How was it working with the young actors Ross O'Donovan and Jo Kennedy, who'd never acted before?
What I was most worried about is that the filmmaking process is so drawn out and can be very boring. There are long waits and then suddenly you have to come up with instant energy and be the part. And I had them coming to me halfway through saying 'nobody told us to work how boring it would be' and how awful it was to get up at 6.30 every morning. So there were extra conflicts that made it harder for them to be the bright, zestful, energetic young things they were before it all started.
I had to watch Jo go ahead and make major errors and mistakes, a lot of which I felt were damaging to the film - it was very hard sometimes for me to keep my patience. We'd say 'you know it will show on your face the next day if you party all night,' but it wouldn't make any difference. Doing Starstruck was the first time I actually felt old. All these years that I've been doing these youth culture films any and everyone had said 'oh, she should do the one about the fourteen-year-olds because she's a teenager who won't grow up.’ I had thought I should do a youth film before I got too old, while I still understood a bit about what's happening with rock and roll. But going out with an eighteen and a twenty-one-year-old, for the first time in my life I felt 'yes, I have grown up'. In the end I was walking around saying all these platitudes like 'you can't tell them anything, they have to learn it themselves."
It's quite a responsibility, taking inexperienced young people out of their ordinary lives and into that kind of celebrity. That's true. Even apart from adapting to the work process there are the problems of moving two people away from their home and their friends for quite a long time. I knew that the film was going to have an effect on them personally. Suddenly they were up there on the screen and they attracted many more fans than Judy and Sam had in My Brilliant Career because they were reaching a younger fan audience. Poor Jo would be on the bus going to the dole office and people would ask for her autograph. It's very difficult to be getting that adulation while the reality for actors in the Australian film industry is that good parts are very rare in most age ranges, let alone for teenagers. The producers have been extraordinarily responsible to both Ross and Jo and their families: their and my involvement has gone on much longer than it normally would. My advice to most young actors is 'forget it' - go back to school and if a good part comes along maybe do it. But both of them were bitten by the bug: once you've had a taste of that sort of work, you want more.
*
Rock music seems to have been an important influence for you and is central in Starstruck. Do you think there is a distinctive tongue-in-cheek sensibility that runs through Australian rock music as well as Australian films?

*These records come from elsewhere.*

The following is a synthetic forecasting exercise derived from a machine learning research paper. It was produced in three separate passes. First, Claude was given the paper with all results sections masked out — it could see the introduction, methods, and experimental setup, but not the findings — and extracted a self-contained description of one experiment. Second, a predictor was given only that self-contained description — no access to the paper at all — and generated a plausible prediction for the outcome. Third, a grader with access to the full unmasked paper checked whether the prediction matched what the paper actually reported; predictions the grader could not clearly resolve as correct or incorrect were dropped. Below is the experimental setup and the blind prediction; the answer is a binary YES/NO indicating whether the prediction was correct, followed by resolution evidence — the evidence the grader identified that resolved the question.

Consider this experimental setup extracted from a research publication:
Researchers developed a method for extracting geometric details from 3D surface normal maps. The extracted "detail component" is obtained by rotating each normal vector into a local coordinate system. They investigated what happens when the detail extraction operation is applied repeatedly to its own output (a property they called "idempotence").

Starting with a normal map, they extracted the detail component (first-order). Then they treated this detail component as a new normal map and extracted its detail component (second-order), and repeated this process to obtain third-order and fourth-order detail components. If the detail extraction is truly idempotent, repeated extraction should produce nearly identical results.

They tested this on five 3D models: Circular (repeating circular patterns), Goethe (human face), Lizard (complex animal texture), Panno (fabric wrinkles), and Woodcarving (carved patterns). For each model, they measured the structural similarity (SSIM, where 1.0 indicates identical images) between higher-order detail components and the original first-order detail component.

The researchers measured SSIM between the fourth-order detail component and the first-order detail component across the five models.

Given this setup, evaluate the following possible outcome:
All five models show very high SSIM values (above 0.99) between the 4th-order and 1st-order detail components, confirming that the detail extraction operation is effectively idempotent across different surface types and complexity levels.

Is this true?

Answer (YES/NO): YES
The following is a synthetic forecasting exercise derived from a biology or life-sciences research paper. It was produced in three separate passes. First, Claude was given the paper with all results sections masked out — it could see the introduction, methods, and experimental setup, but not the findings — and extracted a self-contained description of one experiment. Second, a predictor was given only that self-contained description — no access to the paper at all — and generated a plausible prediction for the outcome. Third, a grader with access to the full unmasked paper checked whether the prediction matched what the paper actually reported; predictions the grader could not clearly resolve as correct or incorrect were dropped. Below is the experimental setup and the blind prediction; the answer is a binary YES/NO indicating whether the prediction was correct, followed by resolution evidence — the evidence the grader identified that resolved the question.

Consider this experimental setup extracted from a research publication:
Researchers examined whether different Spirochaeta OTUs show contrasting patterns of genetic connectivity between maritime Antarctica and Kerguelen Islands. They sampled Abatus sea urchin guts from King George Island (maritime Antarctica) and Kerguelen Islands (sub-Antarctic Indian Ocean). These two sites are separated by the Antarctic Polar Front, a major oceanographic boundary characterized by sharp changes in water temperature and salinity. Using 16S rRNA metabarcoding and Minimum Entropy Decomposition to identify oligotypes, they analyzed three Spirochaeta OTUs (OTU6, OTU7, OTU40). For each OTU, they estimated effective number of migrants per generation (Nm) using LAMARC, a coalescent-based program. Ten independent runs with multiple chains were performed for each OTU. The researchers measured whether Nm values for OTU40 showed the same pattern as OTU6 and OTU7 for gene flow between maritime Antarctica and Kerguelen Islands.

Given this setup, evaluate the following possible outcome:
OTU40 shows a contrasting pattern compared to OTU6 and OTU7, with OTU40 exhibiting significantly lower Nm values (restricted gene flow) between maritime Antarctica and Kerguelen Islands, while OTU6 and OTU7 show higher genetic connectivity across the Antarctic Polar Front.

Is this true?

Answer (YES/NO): YES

It's hard to define. Australian bands in the late seventies had a musical style that had more melody and more humour than most of the music that followed the punk period. They seemed to have picked the eyes of all the styles of music that were around and mingled them all. So there's a sixties pop feel and there's a little bit of reggae, and they've put them together in their own way. That slightly tongue-in-cheek quality has been around for a long time, with bands like Daddy Cool, who were really ahead of their time, and Skyhooks, in the early seventies. It's almost a send-up of the genre, but taking it further and not just mimicking it. There's something very Australian in that sort of humour. I've been asked about the music in Starstruck a lot in America. They want to hear about an 'Australian Sound', since Men At Work have been such a success there - they have that melody and cheekiness too.
There is an interesting trend in Australian clothing and interior design towards Australiana, which as a fashion style also has something of that tongue-in-cheek character. Starstruck certainly seemed to pick up on that.

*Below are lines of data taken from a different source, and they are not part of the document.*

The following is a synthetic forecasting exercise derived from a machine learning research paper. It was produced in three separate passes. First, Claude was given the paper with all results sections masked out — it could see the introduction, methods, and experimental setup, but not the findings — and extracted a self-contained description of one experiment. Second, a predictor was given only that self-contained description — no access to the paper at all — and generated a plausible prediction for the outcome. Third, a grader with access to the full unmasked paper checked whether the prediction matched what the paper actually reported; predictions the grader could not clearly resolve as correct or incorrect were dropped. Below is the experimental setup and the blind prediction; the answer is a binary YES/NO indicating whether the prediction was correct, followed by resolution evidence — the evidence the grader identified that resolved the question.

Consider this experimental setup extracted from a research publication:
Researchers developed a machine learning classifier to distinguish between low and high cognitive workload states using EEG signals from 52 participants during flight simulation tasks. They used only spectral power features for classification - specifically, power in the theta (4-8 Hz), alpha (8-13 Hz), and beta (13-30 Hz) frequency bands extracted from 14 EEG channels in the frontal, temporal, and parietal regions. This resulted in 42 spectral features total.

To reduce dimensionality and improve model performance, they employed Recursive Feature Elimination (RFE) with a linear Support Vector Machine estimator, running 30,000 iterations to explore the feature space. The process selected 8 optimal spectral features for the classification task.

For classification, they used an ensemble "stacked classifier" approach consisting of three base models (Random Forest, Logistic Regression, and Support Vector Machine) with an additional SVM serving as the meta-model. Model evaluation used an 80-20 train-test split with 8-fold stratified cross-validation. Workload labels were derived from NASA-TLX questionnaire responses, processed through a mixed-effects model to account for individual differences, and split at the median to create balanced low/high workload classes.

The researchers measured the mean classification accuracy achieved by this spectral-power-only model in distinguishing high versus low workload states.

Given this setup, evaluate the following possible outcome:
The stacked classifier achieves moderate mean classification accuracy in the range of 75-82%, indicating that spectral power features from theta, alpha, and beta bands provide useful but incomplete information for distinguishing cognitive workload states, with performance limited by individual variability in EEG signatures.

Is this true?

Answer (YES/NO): NO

Yes, it does have that quality. That's grown a lot since we made Starstruck. Then, it was much more an 'in' fringe thing, a sudden interest in Australian icons and images of Sydney, of the bridge and so on. We thought we were very clever. We even thought about using a harbour bridge design as our logo, but I'm glad we didn't because it's to pre become hackneyed - that kitsch postcard send-up look has become quite a popular thing in Australia, at all levels of design. A lot of it has stemmed from the fashion designers Linda Jackson and Jenny Kee of Flamingo Park, who were the first to use Australian motifs on their clothes, such as koalas on the back of cardigans. And that's being mimicked all over. There really is a distinctive Australian look. I think it's great but at the moment I feel like if I see another Sydney T-shirt, I'll scream.

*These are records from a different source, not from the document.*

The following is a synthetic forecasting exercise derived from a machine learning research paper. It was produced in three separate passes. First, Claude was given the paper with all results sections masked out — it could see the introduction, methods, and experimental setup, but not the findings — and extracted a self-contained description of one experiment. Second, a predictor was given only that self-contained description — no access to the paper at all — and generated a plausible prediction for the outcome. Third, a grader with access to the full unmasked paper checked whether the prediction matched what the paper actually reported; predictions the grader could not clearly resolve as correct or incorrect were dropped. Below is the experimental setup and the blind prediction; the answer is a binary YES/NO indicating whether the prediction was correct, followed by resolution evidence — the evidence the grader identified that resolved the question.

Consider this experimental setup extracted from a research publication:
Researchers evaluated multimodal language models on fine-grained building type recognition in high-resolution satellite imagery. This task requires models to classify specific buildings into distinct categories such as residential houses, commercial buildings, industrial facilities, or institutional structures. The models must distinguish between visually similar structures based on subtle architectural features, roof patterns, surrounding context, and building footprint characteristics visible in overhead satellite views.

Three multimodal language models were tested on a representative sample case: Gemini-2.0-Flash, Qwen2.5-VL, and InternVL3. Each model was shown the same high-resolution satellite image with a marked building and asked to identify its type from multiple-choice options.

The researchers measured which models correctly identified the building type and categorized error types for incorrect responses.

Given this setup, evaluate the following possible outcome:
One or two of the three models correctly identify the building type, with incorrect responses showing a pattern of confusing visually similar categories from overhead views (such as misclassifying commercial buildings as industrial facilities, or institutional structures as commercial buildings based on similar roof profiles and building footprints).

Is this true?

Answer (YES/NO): NO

It's interesting the way Starstruck has been accepted overseas. I really thought that nobody would understand that it was tongue-in-cheek. It's a bit of a fluke that an interest in Australia is beginning to catch on: I've been really surprised, because they do get the joke.
Your decision about a second film was a difficult one?
What happened was that because My Brilliant Career had been such an extraordinary success - and I felt a lot of that was a fluke, I think success is so much to do with timing - it put a terrible pressure on me to do the follow-up. I just wanted my first film to be promising, not to be held up there and revered, and I really do feel that some of the American reaction to the film was very overblown. Having gone out and proved I could do it, my biggest worry was 'what if the next one is a total failure: they'll say "there, we knew all along that the cameraman or the first assistant directed it.” I almost felt that to fail on the second one was going to be worse than if I'd failed on the first. And thirdly, I was offered a lot of projects and I realised I was already categorised very neatly: she makes women's films that are beautiful and lyrical, with a main female character fighting for identity. I was sent every possible story that had a main woman character doing something extraordinary in every part of the world, and always set in the past. That started to irk me and I thought 'I'll show them, I'll do something very different.' So I initiated a project that I thought would be a really heavy political, contemporary film. But as often happens with original scripts, by the end of the year it had gone through a number of drafts but hadn't really got much better. And at that stage Starstruck, which I'd already seen once and been tempted by, came back under the door.
What decided you to take it?
I heard through some friends of the writer, Stephen MacLean, about this fantastic script that was unlike any Australian film, a musical about a precocious fourteen-year-old boy who managed his eighteen year-old cousin. And it was originally set in the sixties so I thought it sounded like fun - obviously it was my era - so I managed to sneak a copy of the script to read it. I got my agent to ring the producers and say that I was interested in it and they said 'oh no, we don't want her, she does those period pictures. She'd be totally wrong for us. It's a high-energy rock musical.' So it was just a fluke that I ran into Stephen, who'd been living in England working as a rock journalist, at a party. I was a bit drunk so I was brave and I shook him and said 'I wanted that script!' And next day I got a phone call saying that the producer wanted to meet me.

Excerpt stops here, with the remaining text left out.